When I was a child, I spoke like a child, I thought like a child, I reasoned like a child; when I became an adult, I put an end to childish ways. ~I Corinthians 13:11

I remember the first time I was old enough to sit in the front seat of the family car. I remember when I was old enough to spend the night at a friend’s house. This last weekend Becca and I took our daughter, Savannah, to get her ears’ pierced as a sign that she is no longer in preschool, but is growing up and moving to kindergarten.

Whether we realize it or not, rites of passage are all around us. We have PG-13 movies; one day you can’t watch a particular movie and the next you can? At my son’s school, third graders are old enough to work with horses in a leadership program, but second graders are too young. 

When I was in college, I was part of a fraternity which had rituals and rites of passage you had to do to become a member. The year after I became a Phi Delt, I went through another round of “rites of passage” as I became a member of Sphinx club, a group of students on our campus that worked together to run the student body. It was made up of students from every living unit on campus and every grade, sophomore and up. On my campus, we had Inter-fraternal Council and student government, but things didn’t move unless the Sphinx club supported it. It was like a secret society, but everyone knew who its members were.

To become a member of Sphinx club, we had to do a number of things. We had to ring the school bell every hour, on the hour, from 8:00 am to 5:00 pm. We had to shave one leg and paint it green. We had to wear little hats called “pots”, which looked like Popeye’s hat. Any time someone yelled “air raid”, we had to do a summersault and act like we were shooting down airplanes. Those were just a few of the things that we had to do to be in Sphinx club. 

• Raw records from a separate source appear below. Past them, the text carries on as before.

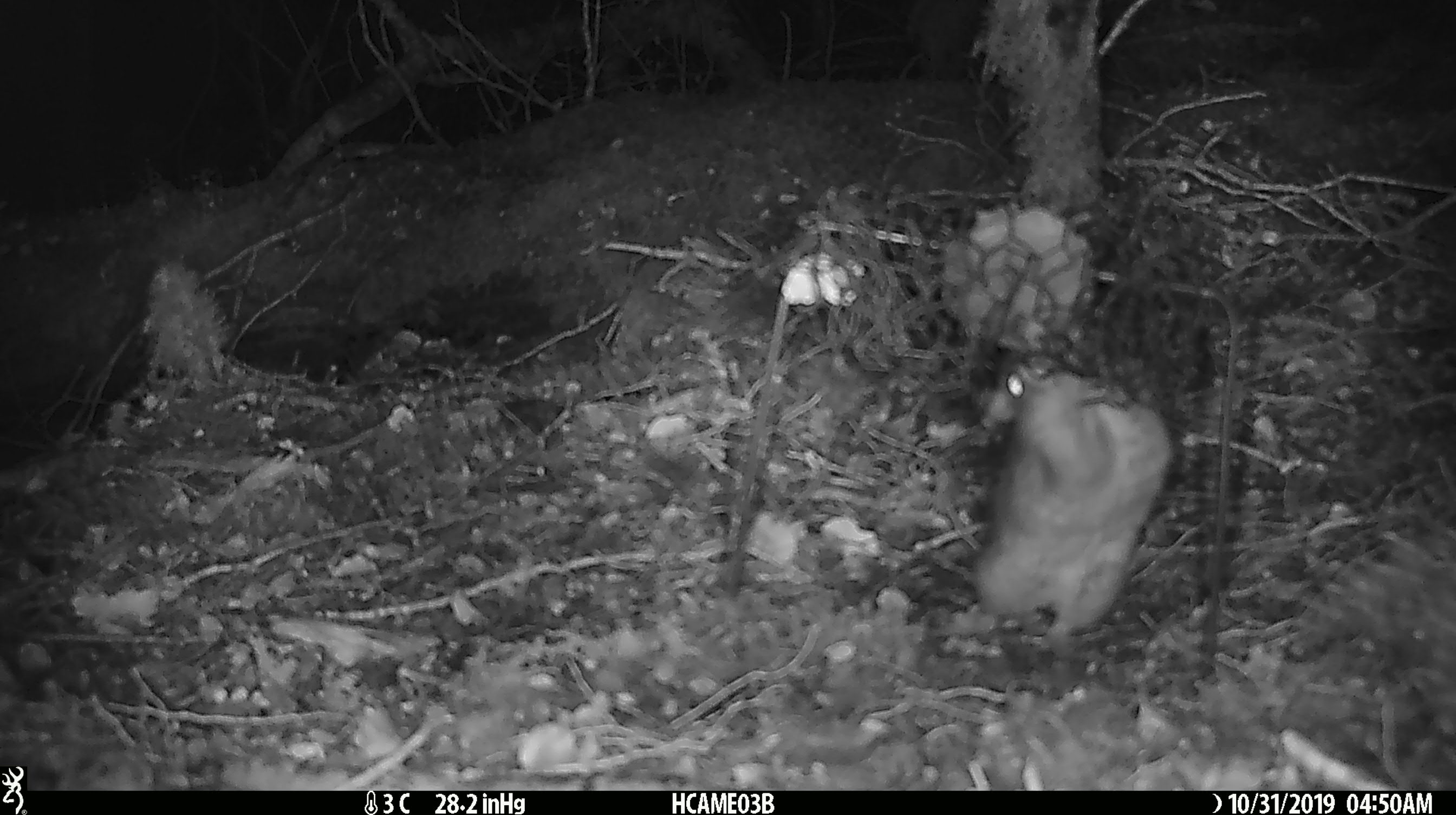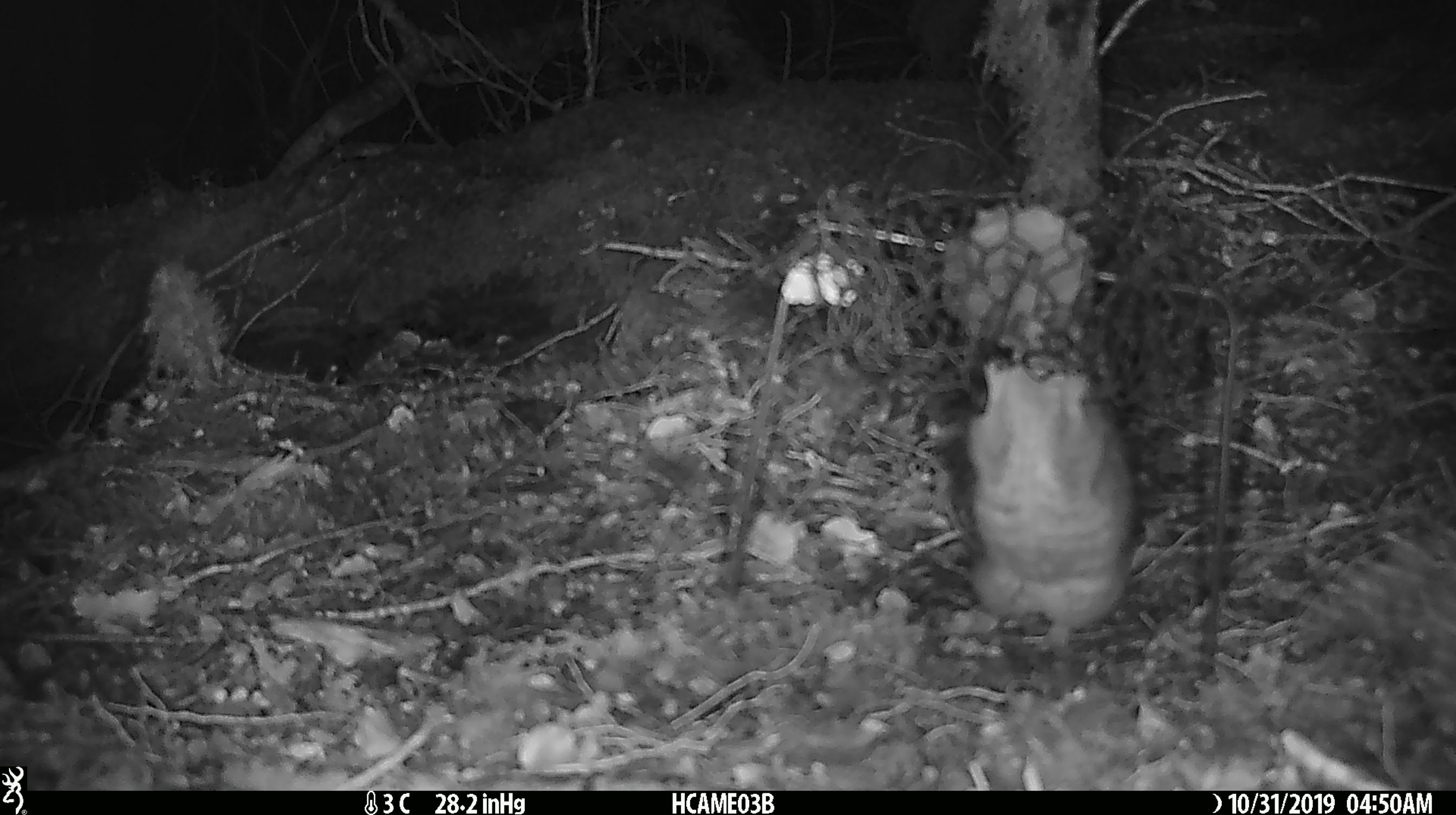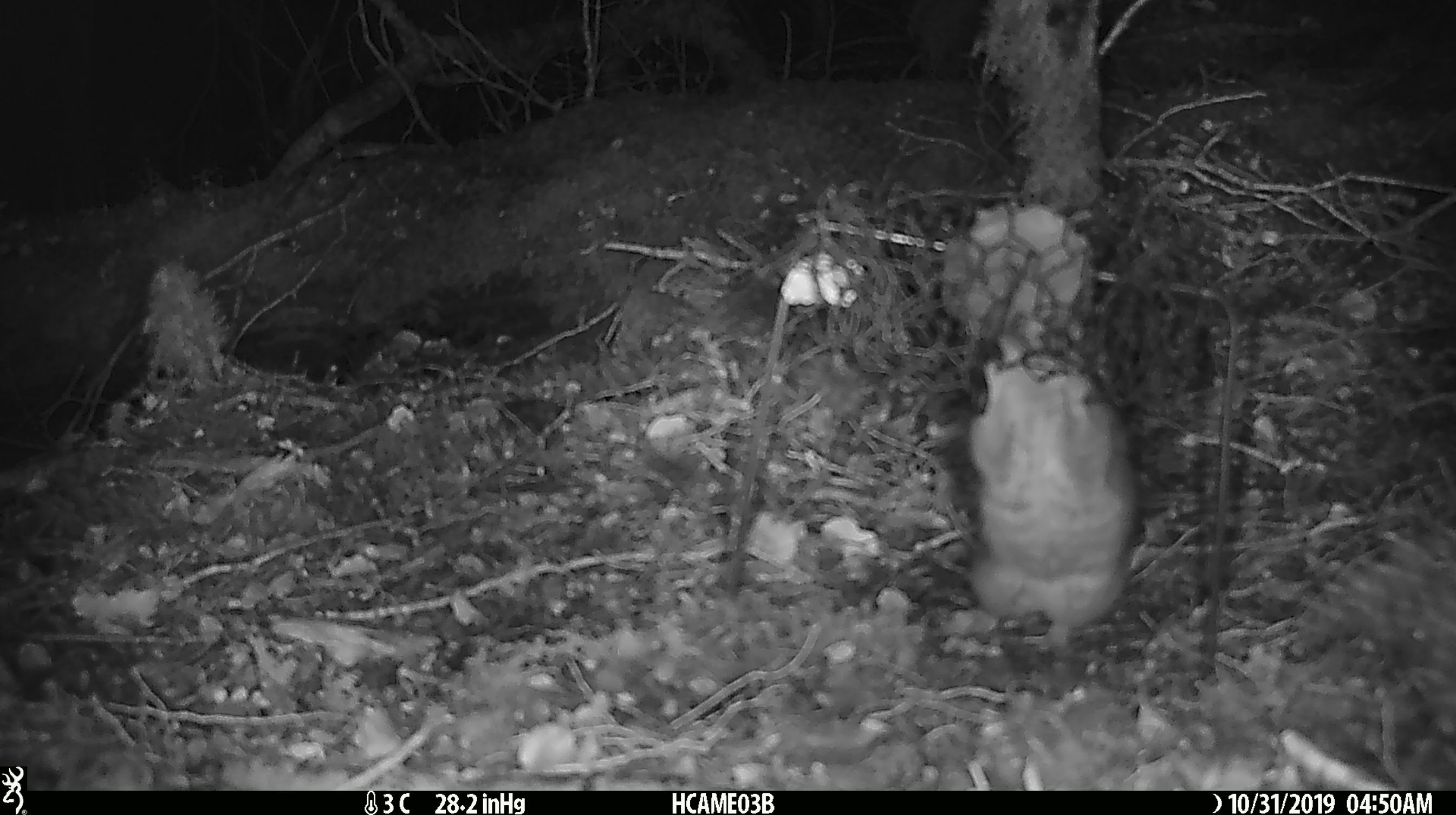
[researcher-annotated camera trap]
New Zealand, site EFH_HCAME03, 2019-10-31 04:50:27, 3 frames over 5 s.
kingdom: Animalia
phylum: Chordata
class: Mammalia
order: Rodentia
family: Muridae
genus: Rattus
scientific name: Rattus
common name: rat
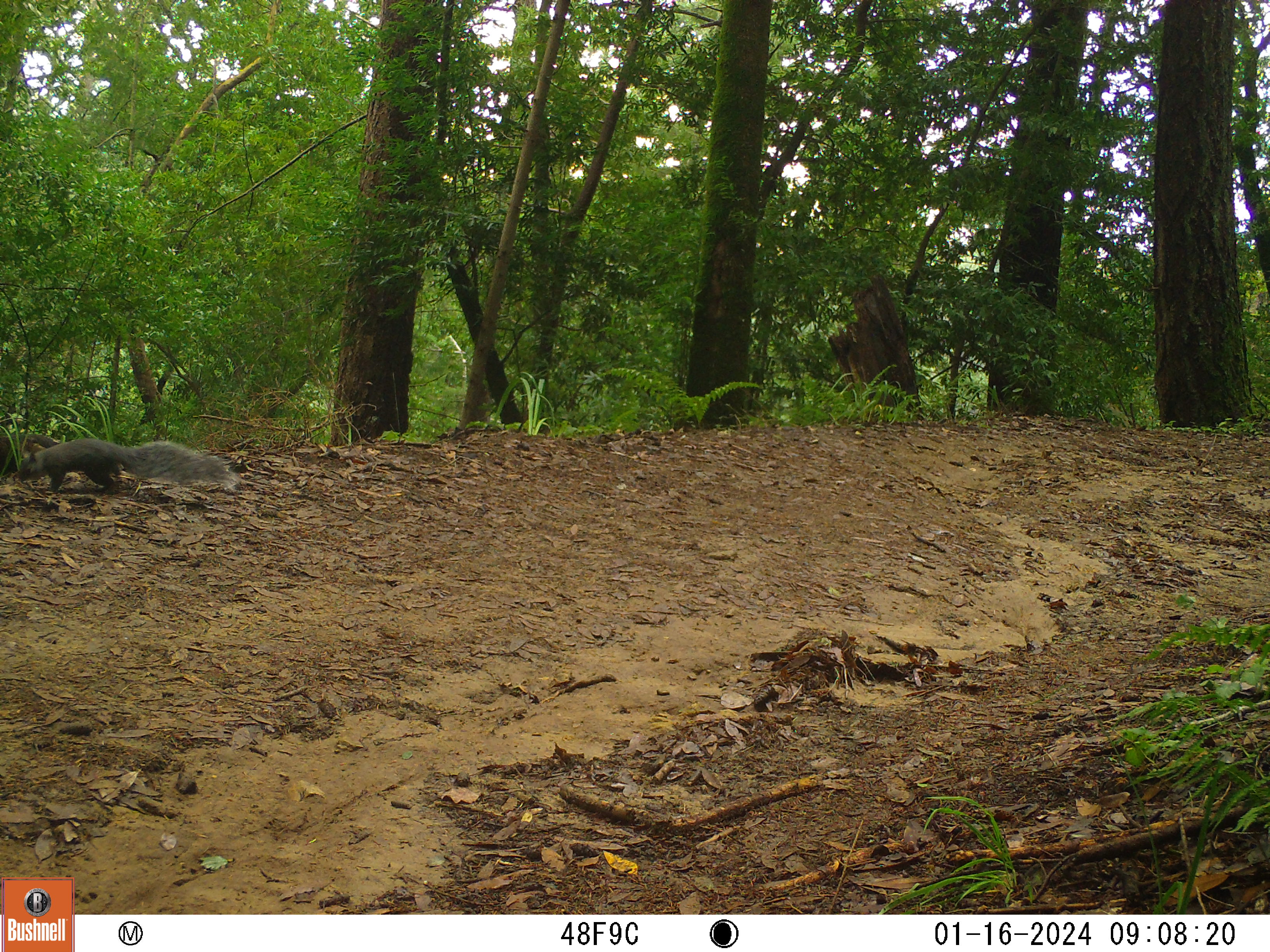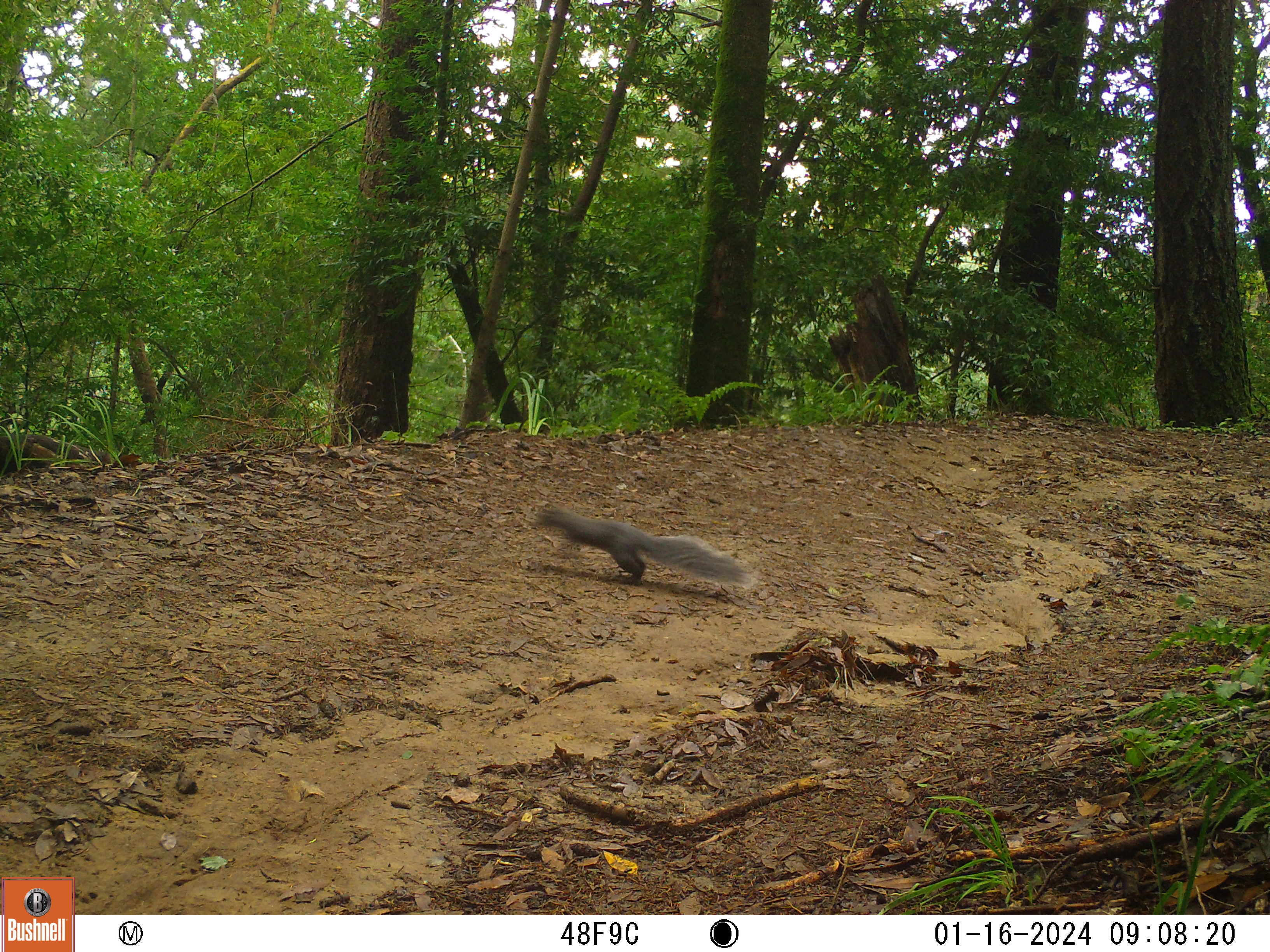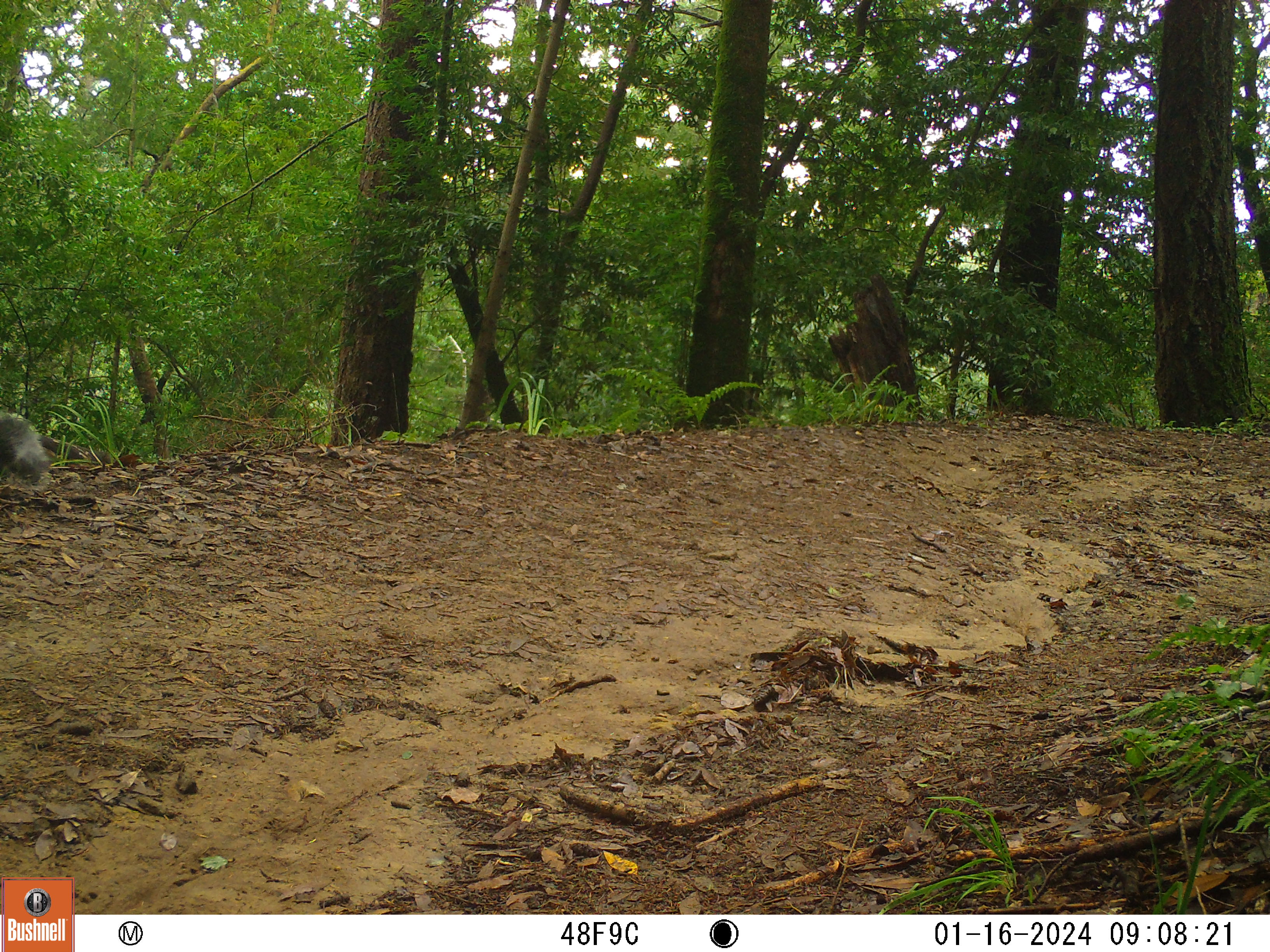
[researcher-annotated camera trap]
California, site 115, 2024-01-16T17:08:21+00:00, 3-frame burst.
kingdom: Animalia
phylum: Chordata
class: Mammalia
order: Rodentia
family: Sciuridae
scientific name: Sciuridae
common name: squirrel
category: unknown squirrel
Unknown squirrel (squirrel) (Sciuridae).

I look back and wonder why I did it - what was the point? But upon further reflection, I realize that I did it because my roommate, who was also a Sphinx club member, asked me to join so that our house would have a voice on campus. The things we did were silly and pointless, but they had their purpose. Does ringing a bell or doing an air raid drill make you a better person? No. But what it did was to make a group of guys, who came from different houses and different backgrounds, come together for the same purpose. Doing air raids in the mud in February with ten other people somehow makes you closer to those people. Going through something with someone by your side makes you closer.

This past weekend, despite the weather and conflicting school events, we had sixteen 5th, 6th and 7th grade students show up for our Jr. High "kidnapping". This is a yearly event when our current Jr. High students welcome the upcoming 5th graders into the Jr. High group by going to their house and “kidnapping” them for a night of fun. The night is full of Jr. High-led activities designed as rites of passage for the upcoming 5th graders. This is a night when those who have older siblings in the program look forward to their time to be “kidnapped.”

As I reflected back over the night and talked with some of the parents who helped chaperone, the comments that they heard were “the best night of my life” and “this is the coolest thing I have ever done.” But why does kidnapping someone and making them do some initiation rituals make it such a great night? It is because those 5th graders, who got to be a part of the night, are no longer children; they are now Jr. Highers. They have gone through the rites of passage that those before them have gone through, and now they belong. They will remember it the rest of their lives.

You might have similar experiences in your own faith life. Maybe it was when you were confirmed in the church. Maybe it was when you were first asked to be an elder or deacon. Maybe it was your first night in youth group or when you were asked to be a leader in a study. 

As Christians, we should always be looking to invite people into the faith. We should be looking for those people, young and old, who are ready; ready for an invite to something new, something special. I wonder who out there is just sitting and waiting to be invited into something greater? Who is ready to take the next step in their faith? Who is ready be asked to do something they haven’t done before? Maybe it is you?